I stand corrected. Initially, I thought that, even if it calloc can’t, an OS could provide a different way to obtain a pointer to a memory region that’s larger than SIZE_MAX.

However, the standard says (https://en.cppreference.com/w/c/types/size_t):

“size_t can store the maximum size of a theoretically possible object of any type (including array).”

and (https://en.cppreference.com/w/c/language/pointer):

“Pointer is a type of an object that refers to a function or an object of another type, possibly adding qualifiers. Pointer may also refer to nothing, which is indicated by the special null pointer value.”

⇒ pointers must either be null or point to an object, and objects aren’t larger than SIZE_MAX, so I think having a pointer pointing to a block larger than SIZE_MAX violates the standard.

[jstimpfle]

> pointer pointing to a block larger than SIZE_MAX violates the standard.

it's simply not possible, by definition.

[Karellen]

size_t is unsigned, right? ssize_t is the signed version?

On a quick test on my 64-bit system, a C program doing `printf("%zu\n", SIZE_MAX);` outputs 18446744073709551615, which looks like (2^64)-1 to me.

Or is there a thing in the standard that says this isn't always the case?

[mananaysiempre]

No, ssize_t is not the signed version. As best as I can tell, the only things POSIX says about ssize_t is that[1] it is an integer type that can hold integer values in [-1, SSIZE_MAX], where[2] SSIZE_MAX ≥ _POSIX_SSIZE_MAX = 32767, not that it should have any particular relation to size_t. In the standard, it is used for byte counts in I/O, like the return value of read() (traditionally int), for the return value of strfmon() and strfmon_l() (OK I guess, though the C standard stuck with int for *printf()), and for the argument to swab() (wat).

Note that neither is ptrdiff_t guaranteed to be that signed version, or to hold any possible value in the domain of size_t or (strictly speaking) any possible object size. Both GCC and Clang assume the latter, though, and can miscompile[3] code that relies on (e.g.) malloc() succeeding for sizes > 2^31 on a 32-bit system.

[1] https://pubs.opengroup.org/onlinepubs/9699919799/basedefs/sy...

[2] https://pubs.opengroup.org/onlinepubs/9699919799/basedefs/li...

[3] https://trust-in-soft.com/blog/2016/05/20/objects-larger-tha...

[arcticbull]

ssize_t is a weird one, the only negative value it is guaranteed to store is -1.

> The type ssize_t shall be capable of storing values at least in the range [-1, {SSIZE_MAX}].

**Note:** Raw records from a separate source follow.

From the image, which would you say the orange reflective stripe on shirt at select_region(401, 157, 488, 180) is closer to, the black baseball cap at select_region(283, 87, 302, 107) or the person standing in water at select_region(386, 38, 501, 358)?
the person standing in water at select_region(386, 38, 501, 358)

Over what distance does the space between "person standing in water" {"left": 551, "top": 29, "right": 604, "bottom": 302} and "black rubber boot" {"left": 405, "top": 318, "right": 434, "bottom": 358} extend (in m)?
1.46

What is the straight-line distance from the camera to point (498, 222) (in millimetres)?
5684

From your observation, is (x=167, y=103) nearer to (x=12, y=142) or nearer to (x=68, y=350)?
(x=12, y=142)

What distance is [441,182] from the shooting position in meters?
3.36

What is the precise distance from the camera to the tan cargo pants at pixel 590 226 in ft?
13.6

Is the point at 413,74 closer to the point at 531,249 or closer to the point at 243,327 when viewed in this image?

[1] https://pubs.opengroup.org/onlinepubs/9699919799/basedefs/sy...

[jstimpfle]

size_t need only be large enough to cover the (virtual) address space. It's up to hardware and OS to decide how much addressable space you get. I believe current systems can use only the low 48 bits of 64-bit pointers. However that number is likely to be increased in the future and OSes would be unwise to define size_t as something smaller than 64 bits.

[ahepp]

Isn't size_t defined as being able to fit the largest possible data allocation?

[pjmlp]

Indeed, you just need to forget to put a terminator to get a nice memory dump.